Soal kaya, ya itu soal masalah tadi: biar gampang mengikhlaskan uang yang sudah dipakai membeli pesanan pelanggan yang menjengkelkan, yang tiba-tiba hilang entah ke mana saat diantarkan pesanannya.
Ketiga, tidak pernah capek. Kriteria ini sungguh amat penting, sebab untuk meladeni para pemesan yang suka mempermainkan pengemudi ojek online, butuh tubuh yang sehat dan akal yang jernih juga tidak mudah capek. Sebab jika capek, takutnya pengemudi itu depresi dan berhenti bekerja.

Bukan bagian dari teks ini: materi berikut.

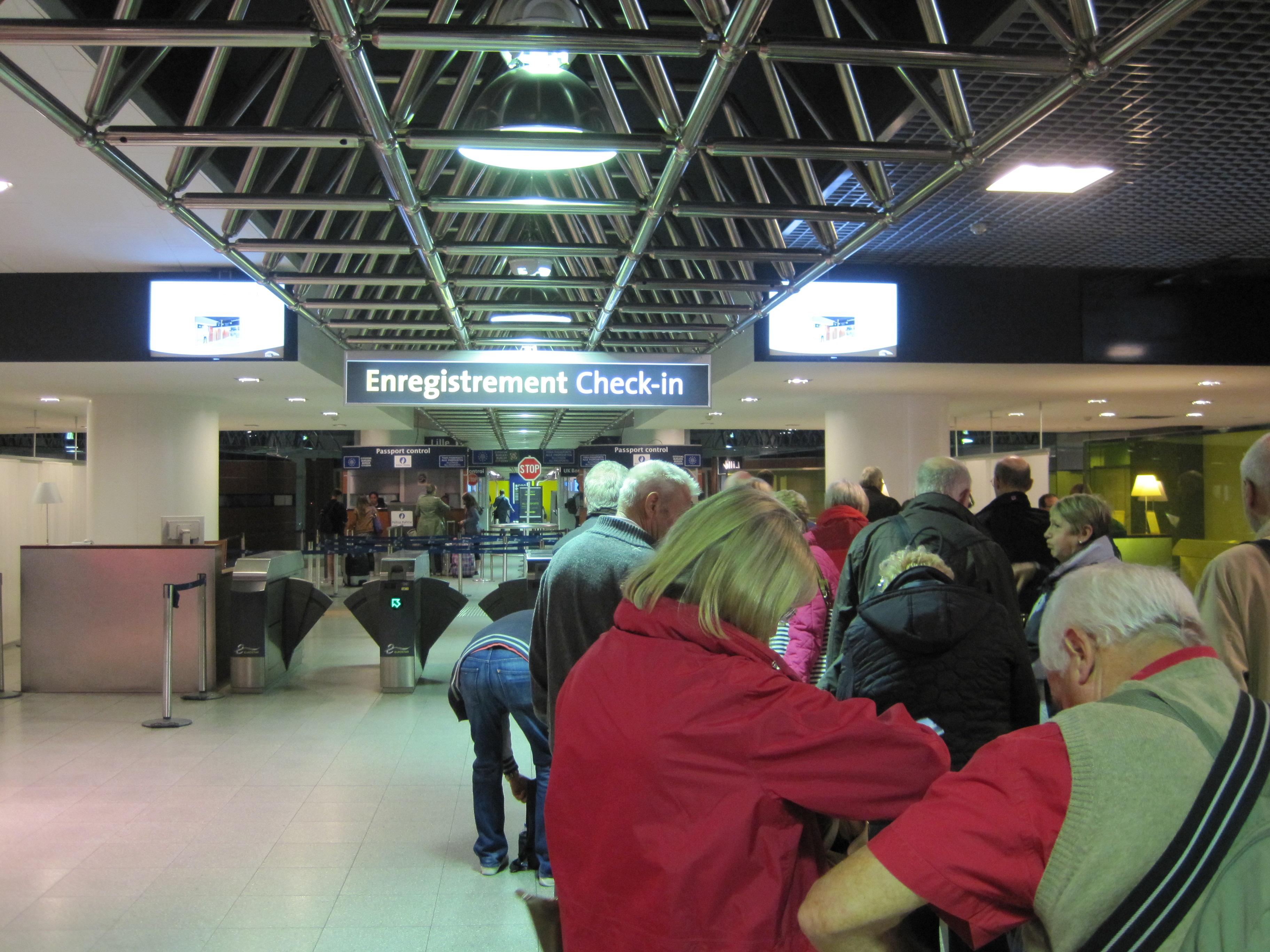 File:Bruxelles-Midi-Eurostar-Check-in-and-Passport-Control01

Jika kriteria itu sulit dibuat dan dijadikan cetakan biru perusahaan, tidaklah masalah. Mungkin, para pelanggan yang harus sadar diri, kalau para pengemudi juga seorang manusia yang punya perasaan dan butuh uang untuk melanjutkan hidupnya, pada zaman serba merosotnya adab dan moral.